• Required action
Write the entries again exactly, with no line missing.

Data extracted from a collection
━━━━━━━━━━━━━━━━━━━━
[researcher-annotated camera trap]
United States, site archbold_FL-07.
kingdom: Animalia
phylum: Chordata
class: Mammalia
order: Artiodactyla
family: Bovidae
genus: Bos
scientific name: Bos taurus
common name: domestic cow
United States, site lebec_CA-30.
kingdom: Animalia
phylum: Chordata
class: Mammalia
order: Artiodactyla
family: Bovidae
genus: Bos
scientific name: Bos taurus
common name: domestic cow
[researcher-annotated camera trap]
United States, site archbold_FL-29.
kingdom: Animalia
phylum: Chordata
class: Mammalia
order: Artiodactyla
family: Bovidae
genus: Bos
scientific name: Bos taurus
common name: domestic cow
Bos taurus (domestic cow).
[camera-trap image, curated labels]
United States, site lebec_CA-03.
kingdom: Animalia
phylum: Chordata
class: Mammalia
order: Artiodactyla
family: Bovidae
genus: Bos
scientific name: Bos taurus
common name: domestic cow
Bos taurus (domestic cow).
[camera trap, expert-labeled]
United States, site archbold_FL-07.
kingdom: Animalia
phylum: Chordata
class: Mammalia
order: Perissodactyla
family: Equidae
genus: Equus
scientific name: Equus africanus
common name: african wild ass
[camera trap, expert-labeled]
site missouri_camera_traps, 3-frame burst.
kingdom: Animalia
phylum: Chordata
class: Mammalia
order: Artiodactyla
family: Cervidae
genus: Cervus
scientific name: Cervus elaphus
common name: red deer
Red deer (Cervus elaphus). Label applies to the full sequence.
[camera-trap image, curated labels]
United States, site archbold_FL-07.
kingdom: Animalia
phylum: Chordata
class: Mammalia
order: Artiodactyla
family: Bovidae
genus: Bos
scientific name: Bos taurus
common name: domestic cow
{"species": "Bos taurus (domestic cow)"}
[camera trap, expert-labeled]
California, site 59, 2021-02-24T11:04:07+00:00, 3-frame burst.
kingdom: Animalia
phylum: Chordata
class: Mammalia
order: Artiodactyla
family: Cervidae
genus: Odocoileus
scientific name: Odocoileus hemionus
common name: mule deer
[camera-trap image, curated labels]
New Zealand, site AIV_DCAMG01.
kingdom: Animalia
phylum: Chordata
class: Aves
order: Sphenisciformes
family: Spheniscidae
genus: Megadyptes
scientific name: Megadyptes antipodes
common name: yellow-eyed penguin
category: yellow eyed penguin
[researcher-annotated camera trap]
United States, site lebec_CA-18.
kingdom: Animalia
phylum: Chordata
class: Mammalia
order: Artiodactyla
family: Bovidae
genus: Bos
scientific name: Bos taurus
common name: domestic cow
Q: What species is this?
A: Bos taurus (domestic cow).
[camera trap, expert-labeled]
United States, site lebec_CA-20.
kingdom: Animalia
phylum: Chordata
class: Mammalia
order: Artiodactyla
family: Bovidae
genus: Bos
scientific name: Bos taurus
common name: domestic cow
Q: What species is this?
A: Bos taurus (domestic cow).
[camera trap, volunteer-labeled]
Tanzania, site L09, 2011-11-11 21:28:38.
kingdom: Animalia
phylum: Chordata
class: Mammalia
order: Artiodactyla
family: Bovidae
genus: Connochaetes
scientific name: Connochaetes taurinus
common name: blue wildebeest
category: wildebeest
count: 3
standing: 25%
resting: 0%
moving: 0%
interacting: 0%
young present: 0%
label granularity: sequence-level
━━━━━━━━━━━━━━━━━━━━
• Result
[researcher-annotated camera trap]
United States, site archbold_FL-07.
kingdom: Animalia
phylum: Chordata
class: Mammalia
order: Artiodactyla
family: Bovidae
genus: Bos
scientific name: Bos taurus
common name: domestic cow
United States, site lebec_CA-30.
kingdom: Animalia
phylum: Chordata
class: Mammalia
order: Artiodactyla
family: Bovidae
genus: Bos
scientific name: Bos taurus
common name: domestic cow
[researcher-annotated camera trap]
United States, site archbold_FL-29.
kingdom: Animalia
phylum: Chordata
class: Mammalia
order: Artiodactyla
family: Bovidae
genus: Bos
scientific name: Bos taurus
common name: domestic cow
Bos taurus (domestic cow).
[camera-trap image, curated labels]
United States, site lebec_CA-03.
kingdom: Animalia
phylum: Chordata
class: Mammalia
order: Artiodactyla
family: Bovidae
genus: Bos
scientific name: Bos taurus
common name: domestic cow
Bos taurus (domestic cow).
[camera trap, expert-labeled]
United States, site archbold_FL-07.
kingdom: Animalia
phylum: Chordata
class: Mammalia
order: Perissodactyla
family: Equidae
genus: Equus
scientific name: Equus africanus
common name: african wild ass
[camera trap, expert-labeled]
site missouri_camera_traps, 3-frame burst.
kingdom: Animalia
phylum: Chordata
class: Mammalia
order: Artiodactyla
family: Cervidae
genus: Cervus
scientific name: Cervus elaphus
common name: red deer
Red deer (Cervus elaphus). Label applies to the full sequence.
[camera-trap image, curated labels]
United States, site archbold_FL-07.
kingdom: Animalia
phylum: Chordata
class: Mammalia
order: Artiodactyla
family: Bovidae
genus: Bos
scientific name: Bos taurus
common name: domestic cow
{"species": "Bos taurus (domestic cow)"}
[camera trap, expert-labeled]
California, site 59, 2021-02-24T11:04:07+00:00, 3-frame burst.
kingdom: Animalia
phylum: Chordata
class: Mammalia
order: Artiodactyla
family: Cervidae
genus: Odocoileus
scientific name: Odocoileus hemionus
common name: mule deer
[camera-trap image, curated labels]
New Zealand, site AIV_DCAMG01.
kingdom: Animalia
phylum: Chordata
class: Aves
order: Sphenisciformes
family: Spheniscidae
genus: Megadyptes
scientific name: Megadyptes antipodes
common name: yellow-eyed penguin
category: yellow eyed penguin
[researcher-annotated camera trap]
United States, site lebec_CA-18.
kingdom: Animalia
phylum: Chordata
class: Mammalia
order: Artiodactyla
family: Bovidae
genus: Bos
scientific name: Bos taurus
common name: domestic cow
Q: What species is this?
A: Bos taurus (domestic cow).
[camera trap, expert-labeled]
United States, site lebec_CA-20.
kingdom: Animalia
phylum: Chordata
class: Mammalia
order: Artiodactyla
family: Bovidae
genus: Bos
scientific name: Bos taurus
common name: domestic cow
Q: What species is this?
A: Bos taurus (domestic cow).
[camera trap, volunteer-labeled]
Tanzania, site L09, 2011-11-11 21:28:38.
kingdom: Animalia
phylum: Chordata
class: Mammalia
order: Artiodactyla
family: Bovidae
genus: Connochaetes
scientific name: Connochaetes taurinus
common name: blue wildebeest
category: wildebeest
count: 3
standing: 25%
resting: 0%
moving: 0%
interacting: 0%
young present: 0%
label granularity: sequence-level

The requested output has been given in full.